---- Document
The Employee Engagement Crisis: What 2025 Data Tells Us

Employee engagement isn't a soft metric. It's the single strongest predictor of team productivity, retention, and profitability. And right now, it's heading in the wrong direction.
Gallup's 2025 State of the Global Workplace report, covering 227,347 employees across 160+ countries, paints a stark picture. Here's what the data actually says — and what it means for your team.
How Bad Is the Engagement Crisis?
Global employee engagement fell to 21% in 2024, down from 23% in 2023. That's the lowest point in a decade and only the second recorded decline in Gallup's tracking history.
To put that in perspective: roughly four out of five employees worldwide are not engaged at work. They're showing up, but they're not contributing their best thinking, energy, or creativity.
The financial impact is staggering. Gallup estimates that disengaged employees cost the global economy $438 billion in lost productivity every year. That's not a rounding error — it's nearly the GDP of Norway.
On the flip side, if all organisations reached best-practice engagement levels (around 70%), the world economy would grow by $9.6 trillion — a 9% boost to global GDP.
The Manager Problem
Here's what makes this data especially concerning: manager engagement fell from 30% to 27%. That matters enormously because Gallup's research shows 70% of team engagement is directly attributable to the manager.
When managers disengage, the ripple effect is massive. Every disengaged manager potentially drags down an entire team.
The decline hit two groups hardest:
- Young managers (under 35) saw a 5-point drop in engagement
- Female managers experienced a 7-point decline
These aren't abstract numbers. They represent the people most responsible for building team culture, running one-on-ones, and creating the conditions where people do their best work. When they're struggling, everyone feels it.
--------
---- Data
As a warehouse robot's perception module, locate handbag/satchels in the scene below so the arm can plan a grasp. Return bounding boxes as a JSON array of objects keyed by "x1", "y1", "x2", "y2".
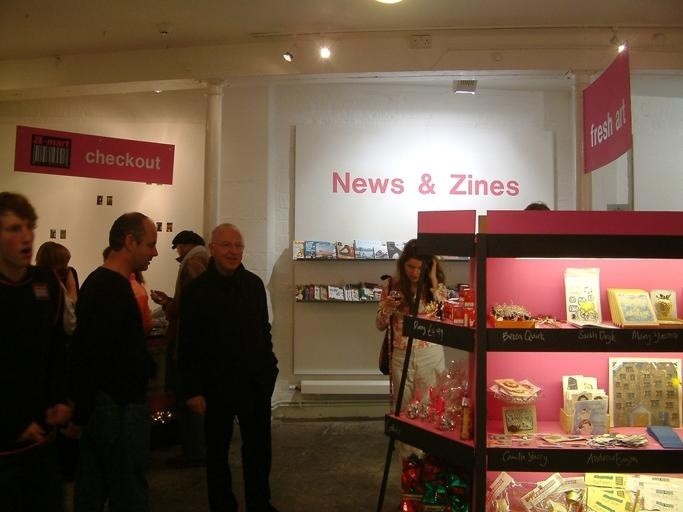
[{"x1": 378, "y1": 330, "x2": 392, "y2": 376}]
--------
— Requests —
1. Decide whether each statement agrees with the employee engagement article: (a) global engagement in 2024 was lower than in 2023; (b) manager engagement rose over the period covered; (c) female managers saw a smaller drop in engagement than young managers. Answer each with yes or no, and quote the deciding words of the article.
2. Rewrite the paragraph of the employee engagement article that begins "The financial impact is staggering" in a single shorter sentence, keeping its main facts.
3. Proceed with the employee engagement article, picking up right after its final sentence.

— Responses —
1.
(a) Yes: "Global employee engagement fell to 21% in 2024, down from 23% in 2023."
(b) No: "manager engagement fell from 30% to 27%"
(c) No: "Young managers (under 35) saw a 5-point drop in engagement" and "Female managers experienced a 7-point decline"

2. Gallup estimates that disengaged employees cost the global economy $438 billion a year in lost productivity, nearly the GDP of Norway.

3.
Remote Work: Engaged but Lonely
The data on remote and hybrid work reveals an interesting paradox. According to Gallup's remote work research, remote workers often report higher engagement than their on-site counterparts — but they also report significantly higher rates of loneliness and stress.
The numbers tell the story:
- 25% of fully remote employees report experiencing loneliness daily, compared to 16% of on-site workers
- 22% of remote workers cite loneliness as their single biggest challenge (Buffer, 2025)
- 45% of remote/hybrid workers say they miss impromptu feedback opportunities (Owl Labs, 2025)
Meanwhile, the shift to hybrid isn't slowing down. Robert Half's Q4 2025 data shows 88% of employers now provide hybrid work options, with the typical split being 63% in-office, 28% hybrid, and 9% fully remote.
The takeaway isn't that remote work is broken. It's that remote and hybrid teams need intentional connection — and most organisations aren't providing it.
Only 33% of Workers Are Thriving
Beyond engagement, Gallup tracks overall employee wellbeing. In 2024, only 33% of global workers said they were "thriving" — down from a peak of 35% in 2022.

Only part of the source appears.